Bonn · Ralph Hertwig leitet den Forschungsbereich „Adaptive Rationalität“ am Max-Planck-Institut für Bildungsforschung. Über Hamsterkäufe und die Wahrnehmung von Risiken hat Dennis Scherer mit ihm gesprochen.

 Ralph Hertwig, Leiter des Forschungsbereichs „Adaptive Rationalität“ am Max-Planck-Institut für Bildungsforschung, Berlin.

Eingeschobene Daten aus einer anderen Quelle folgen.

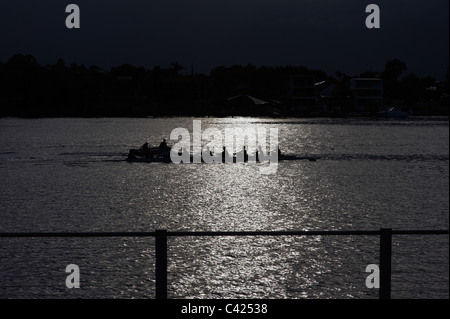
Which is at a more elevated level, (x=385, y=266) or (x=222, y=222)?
(x=385, y=266)

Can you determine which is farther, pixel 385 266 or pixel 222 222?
pixel 222 222

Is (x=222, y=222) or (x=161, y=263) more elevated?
(x=161, y=263)

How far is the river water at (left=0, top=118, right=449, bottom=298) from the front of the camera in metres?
23.1

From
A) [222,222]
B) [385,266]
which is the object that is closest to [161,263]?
[385,266]

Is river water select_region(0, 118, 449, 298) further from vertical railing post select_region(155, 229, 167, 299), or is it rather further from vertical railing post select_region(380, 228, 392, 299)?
vertical railing post select_region(380, 228, 392, 299)

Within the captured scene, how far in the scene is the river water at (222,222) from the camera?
23.1 metres

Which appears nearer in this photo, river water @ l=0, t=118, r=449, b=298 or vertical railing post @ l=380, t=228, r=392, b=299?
vertical railing post @ l=380, t=228, r=392, b=299

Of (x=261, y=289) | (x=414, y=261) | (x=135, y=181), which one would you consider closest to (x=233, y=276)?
(x=261, y=289)

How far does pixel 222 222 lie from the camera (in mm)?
38094

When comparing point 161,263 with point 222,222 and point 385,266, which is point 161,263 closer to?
point 385,266

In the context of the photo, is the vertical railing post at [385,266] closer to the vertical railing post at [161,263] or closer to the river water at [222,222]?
the vertical railing post at [161,263]

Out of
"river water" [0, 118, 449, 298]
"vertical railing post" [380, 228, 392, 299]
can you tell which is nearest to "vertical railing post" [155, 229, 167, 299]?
"vertical railing post" [380, 228, 392, 299]

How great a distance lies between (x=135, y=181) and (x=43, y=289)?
37.8 metres

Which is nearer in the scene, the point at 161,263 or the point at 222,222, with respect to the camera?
the point at 161,263
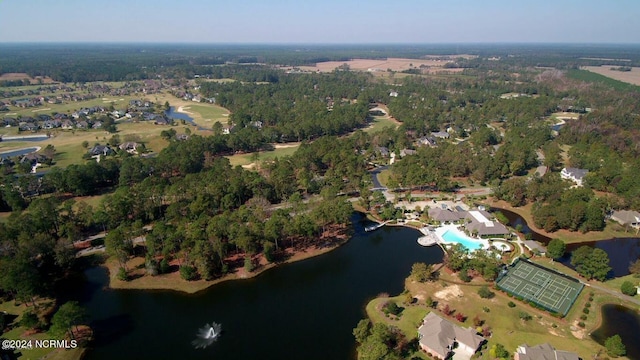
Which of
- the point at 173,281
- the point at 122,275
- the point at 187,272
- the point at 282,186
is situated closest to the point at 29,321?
the point at 122,275

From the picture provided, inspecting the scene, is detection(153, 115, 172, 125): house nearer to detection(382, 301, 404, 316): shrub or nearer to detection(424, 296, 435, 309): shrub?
detection(382, 301, 404, 316): shrub

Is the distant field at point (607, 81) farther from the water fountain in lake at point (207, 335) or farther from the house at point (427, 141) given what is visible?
the water fountain in lake at point (207, 335)

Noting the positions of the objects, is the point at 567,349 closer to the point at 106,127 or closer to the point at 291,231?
the point at 291,231

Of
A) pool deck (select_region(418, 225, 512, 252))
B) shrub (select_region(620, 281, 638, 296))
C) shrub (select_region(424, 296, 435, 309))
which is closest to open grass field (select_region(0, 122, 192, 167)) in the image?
pool deck (select_region(418, 225, 512, 252))

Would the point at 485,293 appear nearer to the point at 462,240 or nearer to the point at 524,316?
the point at 524,316

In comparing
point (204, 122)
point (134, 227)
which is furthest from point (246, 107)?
point (134, 227)
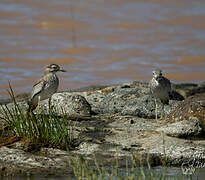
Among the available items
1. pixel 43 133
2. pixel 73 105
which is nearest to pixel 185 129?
pixel 43 133

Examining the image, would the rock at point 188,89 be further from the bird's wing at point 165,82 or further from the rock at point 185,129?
the rock at point 185,129

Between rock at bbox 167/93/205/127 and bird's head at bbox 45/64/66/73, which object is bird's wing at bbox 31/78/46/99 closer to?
bird's head at bbox 45/64/66/73

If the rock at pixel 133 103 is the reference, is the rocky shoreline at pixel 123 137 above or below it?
below

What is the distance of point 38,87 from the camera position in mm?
12961

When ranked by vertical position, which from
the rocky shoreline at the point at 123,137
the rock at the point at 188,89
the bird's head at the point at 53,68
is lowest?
the rocky shoreline at the point at 123,137

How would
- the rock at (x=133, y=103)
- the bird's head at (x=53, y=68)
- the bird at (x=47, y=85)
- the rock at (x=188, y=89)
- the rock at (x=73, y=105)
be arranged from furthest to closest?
the rock at (x=188, y=89) → the rock at (x=133, y=103) → the rock at (x=73, y=105) → the bird's head at (x=53, y=68) → the bird at (x=47, y=85)

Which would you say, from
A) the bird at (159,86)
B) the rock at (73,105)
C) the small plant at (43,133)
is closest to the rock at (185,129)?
the small plant at (43,133)

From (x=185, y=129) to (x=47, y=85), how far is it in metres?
4.14

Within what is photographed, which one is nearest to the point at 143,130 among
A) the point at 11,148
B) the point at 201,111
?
the point at 201,111

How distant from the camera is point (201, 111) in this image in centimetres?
1193

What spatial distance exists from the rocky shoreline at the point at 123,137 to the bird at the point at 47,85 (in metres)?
1.06

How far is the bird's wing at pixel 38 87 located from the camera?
12.9m

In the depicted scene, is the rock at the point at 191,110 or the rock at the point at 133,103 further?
the rock at the point at 133,103

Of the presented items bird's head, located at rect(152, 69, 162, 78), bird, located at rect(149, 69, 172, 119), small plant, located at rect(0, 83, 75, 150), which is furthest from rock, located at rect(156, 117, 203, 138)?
bird's head, located at rect(152, 69, 162, 78)
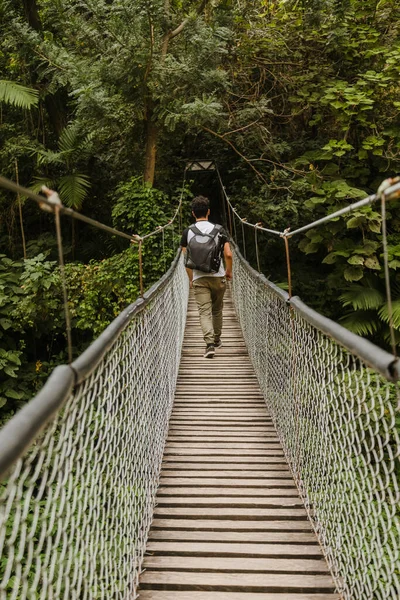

Ralph Hertwig, Leiter des Forschungsbereichs „Adaptive Rationalität“ am Max-Planck-Institut für Bildungsforschung, Berlin.

Foto: arne sattler

Ralph Hertwig leitet den Forschungsbereich „Adaptive Rationalität“ am Max-Planck-Institut für Bildungsforschung in Berlin. Zu seinen Fachgebieten zählt auch die Psychologie des Risikos. Dennis Scherer hat mit ihm über Hamsterkäufe  gesprochen und wie wir Risiken wahrnehmen.

Herr Hertwig, wie viel Nudeln und Toilettenpapier haben Sie zu Hause?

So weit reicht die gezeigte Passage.